You come here, and do not know the answer? No, I think you do. His words ran through my mind as I lay before the undying Scholar god. I think you do. I did. Barnabas cutting the chain, the ease with which Cassandra's shackles fell away at the touch of my blade. The chains on the shoulders of the Librarians Desolate, and the chains twisting through their god. Before me. I knew.

The power of the soul-bonds came from this body, these chains. No Amonite had been able to remove his own chains, not since the Healer had taken possession of the Library Desolate. There must have been a ritual, with Amon as the sacrifice, and the chains as the reward. As long as these chains held Amon, the noetic chains in the city above would hold his scions. That was how these sorts of invokations worked.

But for every ritual, there had to be a price. An out. Chains had to have a key. And what better key than the Cult who hated Amon most? Only a scion of Morgan can free a Scholar. Barnabas knew, as the Fratriarch. Knew that when he laid his knife against Cassandra's chains, they would melt away. And Alexander must know, because he was the one who bound the rite to begin with.

And when Alexander learned that some secret of the Betrayal, some clue as to the assassin's true name, had fallen into the hands of the Cult of Morgan? What panic that must have caused. What fear. What desperation. Desperation enough to kidnap his brother's Living Sword, torture him, murder him. And when he learned that the archive had escaped his grasp, in the hands of the last Paladin and her Scholar companion…

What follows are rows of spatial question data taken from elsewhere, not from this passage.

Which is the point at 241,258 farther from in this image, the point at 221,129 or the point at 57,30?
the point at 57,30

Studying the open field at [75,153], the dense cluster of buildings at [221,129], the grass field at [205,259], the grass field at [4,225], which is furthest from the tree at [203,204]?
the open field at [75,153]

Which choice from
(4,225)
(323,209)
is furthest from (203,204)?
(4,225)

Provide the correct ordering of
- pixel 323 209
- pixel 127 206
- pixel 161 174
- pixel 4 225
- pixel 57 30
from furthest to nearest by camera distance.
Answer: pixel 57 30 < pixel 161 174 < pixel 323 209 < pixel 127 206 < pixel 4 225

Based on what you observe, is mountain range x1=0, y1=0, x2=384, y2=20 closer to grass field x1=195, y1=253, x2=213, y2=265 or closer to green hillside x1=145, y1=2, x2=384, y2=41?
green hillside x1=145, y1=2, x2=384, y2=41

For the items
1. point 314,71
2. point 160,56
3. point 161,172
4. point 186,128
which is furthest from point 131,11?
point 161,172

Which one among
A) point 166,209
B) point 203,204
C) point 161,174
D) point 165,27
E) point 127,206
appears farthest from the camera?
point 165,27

That was the joke of it. Our greatest enemy had been our only ally. Every little thing Alexander did to undercut the Cult of Morgan during these past centuries-the civilian army, the protection of the Amonites, the factories that churned out rifles and bombs and fighting machines that made our glorious charges, our swords and our martial skill… made those things we held most holy irrelevant on the battlefield. I had always mistrusted Alexander, because I felt he humored us, coddled us. In fact, he had smothered us, one strength at a time, one recruit at a time. Until the time came when there weren't enough of us to oppose him. And then he struck. Declared us apostate, whipped up the populace against us, took our Elders captive and put them on trial.

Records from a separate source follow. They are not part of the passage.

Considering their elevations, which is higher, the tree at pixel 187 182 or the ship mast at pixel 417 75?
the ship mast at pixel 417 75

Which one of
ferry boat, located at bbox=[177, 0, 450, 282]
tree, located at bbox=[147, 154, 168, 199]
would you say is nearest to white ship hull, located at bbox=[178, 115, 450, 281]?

It didn't matter that I knew the truth of it. No one would believe me. No one would trust a scion of the Warrior again, especially not in opposition to Alexander. The godking.

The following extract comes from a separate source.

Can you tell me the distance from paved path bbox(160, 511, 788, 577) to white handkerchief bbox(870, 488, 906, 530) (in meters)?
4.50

I stood, my chest rearranging itself, the blood flowing fresh down my legs and arms. Such a damn mess, Eva. You're just all screwed up. You can't go to the city now, and tell them all about the lies of Alexander and the true betrayal. It was up to someone else, now. It would have to be the Amonites who told the truth.

All I could do was let them go.

I raised my sword and stepped to the coffin. No invokation, no glory of the fallen church of the Warrior. Nothing but a ritual being broken. I brought the blade down, and it struck deep into the helix of chains that twisted around the Scholar's charred body. Metal parted like silk, the pattern of its orbit disrupted. I looped several bands of it around my sword, drew tight the tension of bonds, and then pulled back. The full length of the blade rasped through the metal and then they let go of their ancient station, with a sigh, with a clatter. The chains fell to the floor.